TO DO: Copy the passage on attorney's fees in Texas word for word, starting with "Recently, the Supreme" and going on through "specifically requires it.".

(PASSAGE PROVIDED)

Recently, the Supreme Court of Texas clarified the issue of whether the lodestar method applies in cases where a request for attorney’s fees is not based on a statute that specifically requires it.
The lodestar method or proving attorney’s fees is a “short hand version” of the longstanding Arthur Andersen factors that relate to the reasonableness of an award of attorney’s fees. The lodestar method “was never intended to be a separate test or method.”1 When parties support a lodestar calculation with sufficient evidence, there is a presumption that the calculation reflects the reasonable and necessary attorney’s fees that a party can shift to a non-prevailing party.2
Specifically, the Venture Court held that sufficient evidence to support a base lodestar calculation includes, at a minimum, evidence of (1) particular services performed, (2) who performed these services, (3) approximately when the services were performed, (4) the reasonable amount of time required to perform the services, and (5) the reasonable hourly rate for each person performing such services.3
Pre-Requisites for a Fee-Shifting Award
To recover attorney’s fees under a contractual provision awarding fees to the prevailing party, the prevailing party must provide that: (1) recovery of attorney’s fees is legally authorized, and (2) the requested attorney’s fees are reasonable and necessary for the legal representation, so that such an award will compensate the prevailing party generally for its losses resulting from the litigation process.4 Attorney’s fees are meant to compensate the prevailing party for its reasonable losses resulting from the litigation process.5
The Arthur Andersen Factors Relating to Reasonableness and Necessity
To recover attorney’s fees under a contractual provision awarding reasonable and necessary attorney’s fees to the prevailing party, the party seeking attorney’s fees bears the burden of proof as to whether the attorney’s fees are both reasonable and necessary.6 Questions regarding reasonableness and necessity are questions of fact that must be determined by the factfinder and supported by legally sufficient evidence.7 Texas courts developed the Arthur Andersen factors to guide factfinders in determining whether a party has presented evidence that the requested attorney’s fees are reasonable and necessary.

(End PASSAGE PROVIDED)
(PROVIDED MATERIAL)

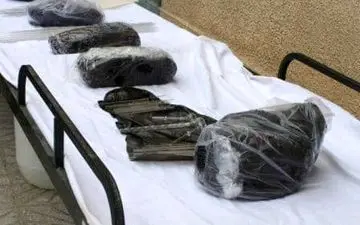 کشف 60 کیلوگرم تریاک در کرمانشاه/دستگیری 6 قاچاقچی  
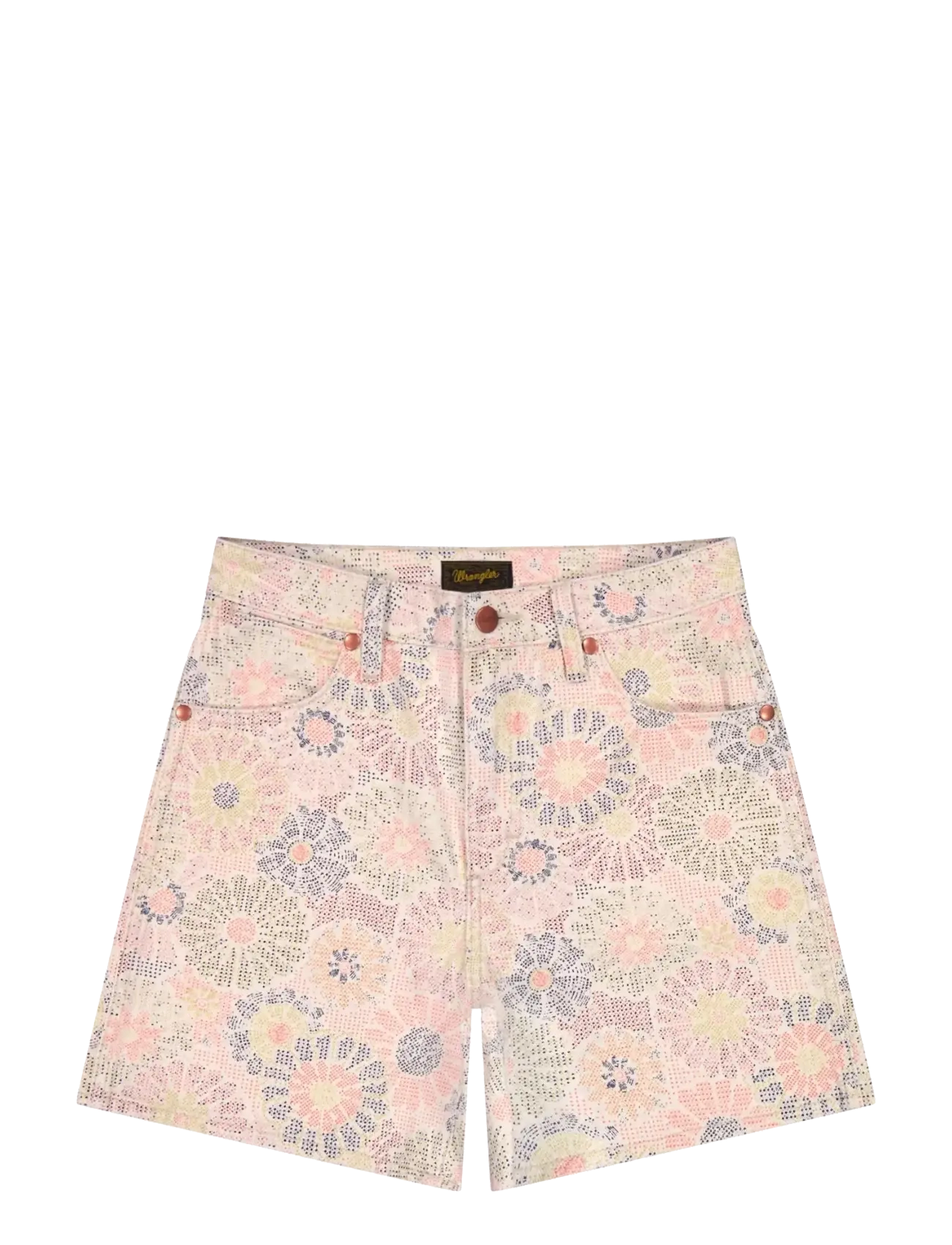 WRANGLER Cowboy Kurz 5 Inch Patterned - 27x00 - Damen
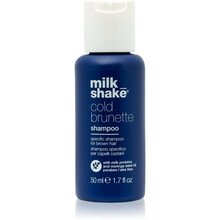 Šampoon tumedatele juustele Milk Shake Cold Brunette, 50 ml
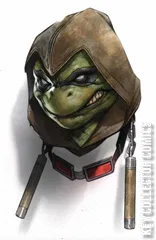 Variant Cover for Teenage Mutant Ninja Turtles: The Last Ronin II - ReEvolution #1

(End PROVIDED MATERIAL)

ANSWER:
Recently, the Supreme Court of Texas clarified the issue of whether the lodestar method applies in cases where a request for attorney’s fees is not based on a statute that specifically requires it.